**Texte présenté**

_ _ _

Avant le décret n°2023-275 du 17 avril 2023, l’abandon de poste ne pouvait pas permettre à l’employeur de considérer qu’un salarié était démissionnaire. En effet, la règle de principe était la suivante : la démission ne se présume pas.
Un abandon de poste ne pouvait donc en aucun cas caractériser une volonté non équivoque de démissionner. Cela constituait néanmoins une faute que l’employeur pouvait sanctionner par un licenciement pour faute simple ou pour faute grave.
Avec la nouvelle législation applicable depuis avril 2023, l’employeur peut prendre acte de la démission d’un salarié lorsque celui-ci commet un abandon de poste. L’article L.1237-1-1 du code du travail prévoit désormais que la démission se présume dès lors que plusieurs conditions sont réunies.
La première condition tient au fait que le salarié doit avoir quitté son poste. Dans un deuxième temps, l’employeur doit lui avoir adressé une mise en demeure, par courrier recommandé ou remis en main propre contre décharge. Ce courrier met en demeure le salarié de justifier son absence et de reprendre le travail dans un délai dont la durée minimale est fixée à 15 jours (article R. 1237-13 du code du travail).

_ _ _

**Problème à résoudre**
Recopiez fidèlement le passage du texte sur l'abandon de poste qui va de « Avant le décret » jusqu'à « conditions sont réunies. » inclus. Servez-vous uniquement du texte sur l'abandon de poste.

**Données enregistrées**
_ _ _

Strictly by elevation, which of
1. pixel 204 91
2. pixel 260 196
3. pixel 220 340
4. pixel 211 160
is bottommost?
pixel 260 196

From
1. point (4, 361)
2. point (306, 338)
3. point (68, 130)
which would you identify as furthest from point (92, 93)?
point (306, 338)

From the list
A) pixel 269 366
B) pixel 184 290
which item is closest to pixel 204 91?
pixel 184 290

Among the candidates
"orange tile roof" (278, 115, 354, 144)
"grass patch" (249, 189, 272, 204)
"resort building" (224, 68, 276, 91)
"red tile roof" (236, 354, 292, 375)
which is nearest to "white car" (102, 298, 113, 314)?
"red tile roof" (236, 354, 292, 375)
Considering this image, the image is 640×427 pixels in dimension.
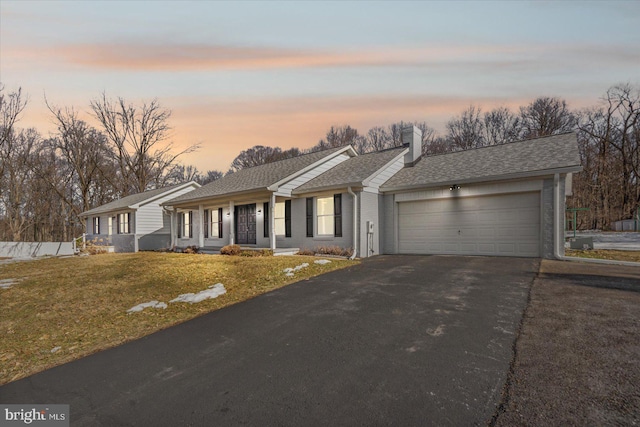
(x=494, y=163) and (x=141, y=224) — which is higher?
(x=494, y=163)

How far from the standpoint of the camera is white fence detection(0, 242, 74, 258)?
77.1 ft

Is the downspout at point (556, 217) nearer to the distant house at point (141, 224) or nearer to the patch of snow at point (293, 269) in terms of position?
the patch of snow at point (293, 269)

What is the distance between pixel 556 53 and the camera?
1279 cm

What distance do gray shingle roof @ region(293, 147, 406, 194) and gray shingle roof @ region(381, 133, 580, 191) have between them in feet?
3.19

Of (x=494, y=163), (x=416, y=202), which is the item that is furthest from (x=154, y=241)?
(x=494, y=163)

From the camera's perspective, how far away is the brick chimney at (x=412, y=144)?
15.7m

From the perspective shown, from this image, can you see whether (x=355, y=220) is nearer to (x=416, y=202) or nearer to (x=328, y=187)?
(x=328, y=187)

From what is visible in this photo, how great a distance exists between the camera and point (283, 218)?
15.0 m

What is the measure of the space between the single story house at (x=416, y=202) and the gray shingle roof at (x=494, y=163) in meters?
0.04

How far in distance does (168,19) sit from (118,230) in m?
18.9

_ _ _

**Réponse au problème**
Avant le décret n°2023-275 du 17 avril 2023, l’abandon de poste ne pouvait pas permettre à l’employeur de considérer qu’un salarié était démissionnaire. En effet, la règle de principe était la suivante : la démission ne se présume pas.
Un abandon de poste ne pouvait donc en aucun cas caractériser une volonté non équivoque de démissionner. Cela constituait néanmoins une faute que l’employeur pouvait sanctionner par un licenciement pour faute simple ou pour faute grave.
Avec la nouvelle législation applicable depuis avril 2023, l’employeur peut prendre acte de la démission d’un salarié lorsque celui-ci commet un abandon de poste. L’article L.1237-1-1 du code du travail prévoit désormais que la démission se présume dès lors que plusieurs conditions sont réunies.